The 202nd victim of the Madrid bombings died yesterday afternoon. 45 of them were foreign. 168 injured people are still in the hospital, eight days after the bombings, with four in critical condition and 20 in very serious condition.

We've been posting short biographical sketches of the people who died. Our source is La Vanguardia.

Jose Garcia Sanchez, bank employee, 45, Vallecas. Jose was a handsome man, tall and youthful looking though a little balding at the corners. He was the assistant director at a Bankinter branch. He had two sons and was married. Jose was going to present his model for office management to the yearly meeting of his bank this week; he was nervous because he would have to speak in public before all the big bosses. He and his sons were Real Madrid fans and were interested in karate. They were going to New York for Easter vacation this year.

Jose Luis Tenesaca Betancourt, student, 17, Madrid. Jose Luis's father immigrated from Ecuador six years ago, and three years ago he brought over his wife and Jose Luis. Jose Luis's father is a heavy machinery mechanic; his son was studying to be an actor.

Nuria del Rio Menendez, 39, and Marta del Rio Menendez, 40, office workers, Santa Eugenia. Nuria leaves her husband and a five-year-old son; Marta leaves her husband and her sons of 11 and 7 years. They were a close family; they spent every summer vacation together with their cousins in Asturias, on the north coast.

Laura Isabel Laforga Bajon, teacher, 28, San Fernando de Henares. Laura lived with two friends in San Fernando, though she was thinking of moving in with her boyfriend in central Madrid so as not to have to get up early and catch the train anymore. She was a dedicated teacher; she taught Spanish to Romanian and Chinese children in a Vallecas public school.

Ney Fernando Torres Mendoza, construction worker, 38, Vallecas. Ney was from Ecuador; he was on the train that exploded at El Pozo with his wife, on the way to work.

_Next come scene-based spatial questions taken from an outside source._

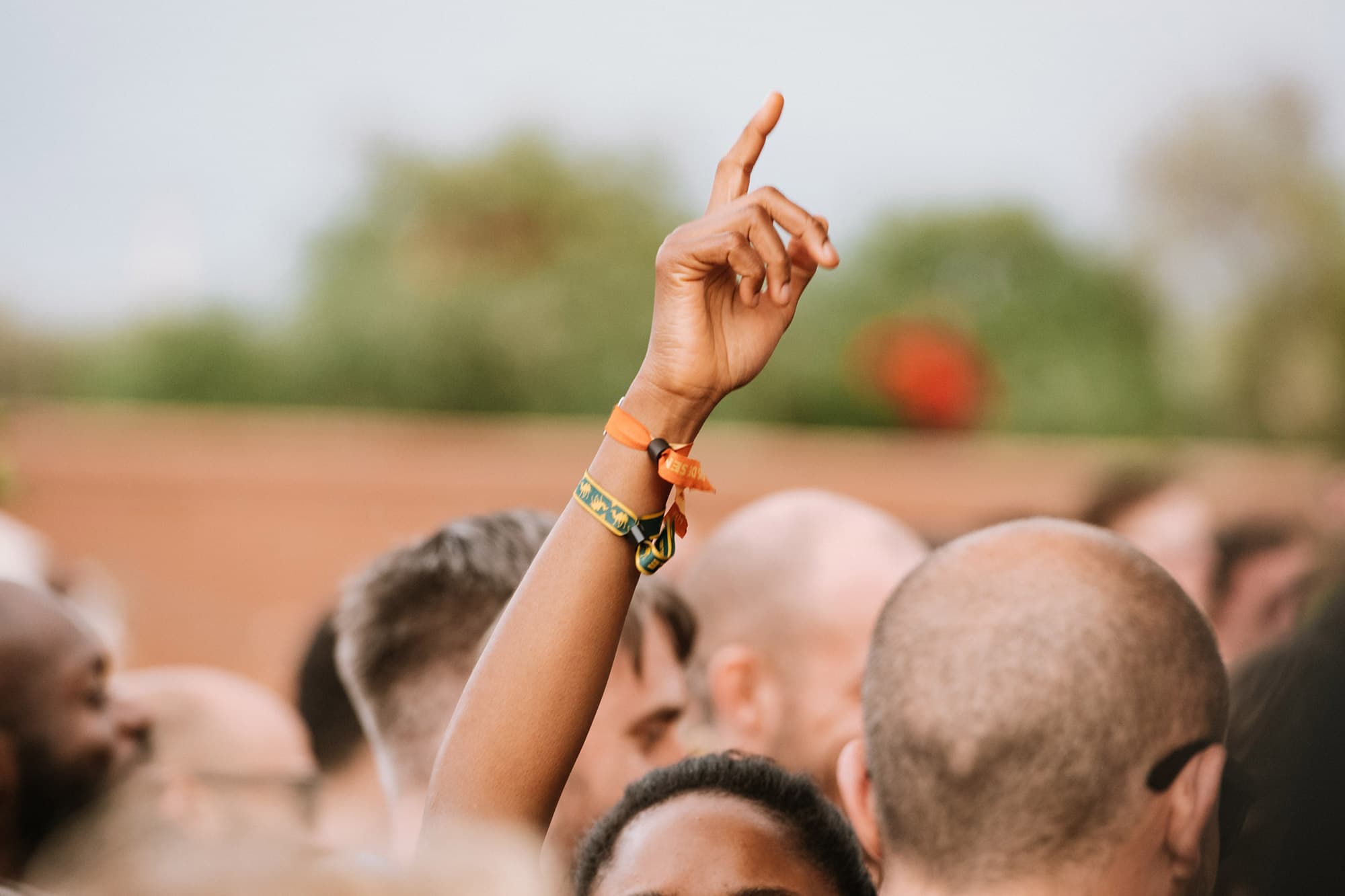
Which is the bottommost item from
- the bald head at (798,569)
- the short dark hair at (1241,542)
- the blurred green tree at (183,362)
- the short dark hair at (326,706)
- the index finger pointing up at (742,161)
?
the blurred green tree at (183,362)

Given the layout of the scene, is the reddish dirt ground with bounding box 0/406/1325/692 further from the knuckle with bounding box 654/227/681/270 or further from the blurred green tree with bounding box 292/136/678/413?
the knuckle with bounding box 654/227/681/270

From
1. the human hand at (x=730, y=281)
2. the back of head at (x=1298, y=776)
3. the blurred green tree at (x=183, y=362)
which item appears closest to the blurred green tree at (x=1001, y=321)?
the blurred green tree at (x=183, y=362)

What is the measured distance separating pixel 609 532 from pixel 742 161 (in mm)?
482

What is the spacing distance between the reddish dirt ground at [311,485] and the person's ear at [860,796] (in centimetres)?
855

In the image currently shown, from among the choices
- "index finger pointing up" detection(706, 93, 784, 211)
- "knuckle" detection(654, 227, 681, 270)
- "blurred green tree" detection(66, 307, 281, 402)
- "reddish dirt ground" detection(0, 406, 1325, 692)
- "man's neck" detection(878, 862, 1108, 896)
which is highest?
"index finger pointing up" detection(706, 93, 784, 211)

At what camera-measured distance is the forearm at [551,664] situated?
148cm

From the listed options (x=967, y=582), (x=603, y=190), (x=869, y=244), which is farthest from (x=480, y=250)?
(x=967, y=582)

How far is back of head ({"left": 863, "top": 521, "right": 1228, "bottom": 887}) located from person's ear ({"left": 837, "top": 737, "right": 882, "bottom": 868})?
0.05 m

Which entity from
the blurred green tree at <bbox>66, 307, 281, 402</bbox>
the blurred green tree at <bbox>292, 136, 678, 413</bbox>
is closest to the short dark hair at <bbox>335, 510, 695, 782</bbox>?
the blurred green tree at <bbox>292, 136, 678, 413</bbox>

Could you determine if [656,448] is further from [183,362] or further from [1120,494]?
[183,362]

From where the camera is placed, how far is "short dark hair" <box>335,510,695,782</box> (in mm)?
2109

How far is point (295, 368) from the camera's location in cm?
1467

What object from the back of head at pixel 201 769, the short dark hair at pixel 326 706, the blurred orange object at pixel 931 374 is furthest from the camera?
the blurred orange object at pixel 931 374

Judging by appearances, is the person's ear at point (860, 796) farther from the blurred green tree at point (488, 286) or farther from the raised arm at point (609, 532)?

Ney's wife, Lourdes Beltran, was seriously injured. Ney worked construction and his wife was a maid. They had come here eight years ago and have a year-and-a-half old daughter. Ney sent some money every month to his mother, brother, and five sisters back home. Ney had a lot of friends in the Ecuadorian community; his friends had come to his apartment to watch the Real Madrid-Bayern Munich soccer game the night before the bombings. It took them twenty-four hours to identify him.